--- Problema breve 1 ---
Responde según el texto sobre la confesión:
(a) ¿En nombre de quién termina la mediación del sacerdote?
(b) ¿Qué privilegio ha recibido la orden?
(c) ¿Por qué un sacerdote con credenciales válidas no puede confesar en la basílica de San Pedro?
--- Problema breve 2 ---
Escribe la continuación del texto sobre la confesión a partir de su última oración.

Para los católicos, el sacerdote se vuelve un mediador entre Dios y la persona que tiene enfrente. Esta mediación personal, íntima y particular termina en nombre de la Trinidad. Luego de ese cierre, la vida ordinaria asume su lugar de privilegio, no sin antes haber invitado a quien se ha confesado a vivir en paz.

Se trata de símbolos que refieren a una realidad trascendente y superior, que va más allá de lo psicológico o del ordenamiento público. Tanto el que confiesa como el penitente entran en una dimensión nueva, en el ámbito de lo divino. Este es el valor religioso de un acto comunicativo que se fundamenta en una función sacra: tanto el que confiesa como el penitente toman distancia de sí mismos para compartir la experiencia de la fe y el deseo de construir la paz.

Nuestra orden ha recibido el privilegio de ofrecer los confesores en la basílica de San Pedro en el Vaticano. Hay que aclarar que un sacerdote, con credenciales válidas en una diócesis, puede confesar en todo el mundo, menos en esa basílica porque allí se absuelve en nombre del Papa.

--- Extracto de origen ---

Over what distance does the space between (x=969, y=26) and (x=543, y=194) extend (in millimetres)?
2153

--- Resultado del ejercicio 1 ---
(a) En nombre de la Trinidad.
(b) El de ofrecer los confesores en la basílica de San Pedro en el Vaticano.
(c) Porque allí se absuelve en nombre del Papa.

--- Resultado del ejercicio 2 ---
Por eso, los confesores tienen que hacer un examen para certificar su idoneidad. En otras palabras, la confesión es un asunto muy serio porque se entra en la conciencia de la persona. En la basílica de San Pedro llegan muchos buscando una solución a sus problemas que no encontrarán en otro lugar.

Un nuevo comienzo. He tenido el honor algunas veces de ser confesor sustituto de uno de nuestros hermanos en el Vaticano, han acudido a mi confesonario personas de muy distintas proveniencias, razas, culturas y ¡hasta de otras religiones! Sí, incluso gente que no es cristiana se acerca solo porque saben una cosa: el ser humano que está allí escuchará con paciencia y misericordia lo que atormenta su interior, dará una palabra de consejo y no condenará. Esa confianza es la base un nuevo comienzo.

En el confesonario se oye de todo, es decir, se conoce la realidad de cada persona de manera radical. Unos se ocultan detrás de la tela porque tienen vergüenza; otros prefieren confesarse cara a cara. Algunos huyen sin ser vistos, otros dan la vuelta para saludar y finalmente se les conoce. He confesado hasta a mi abuela, lo que me dejó algo desconcertado porque era un modelo de fe para mí y una persona con muchísima experiencia de vida.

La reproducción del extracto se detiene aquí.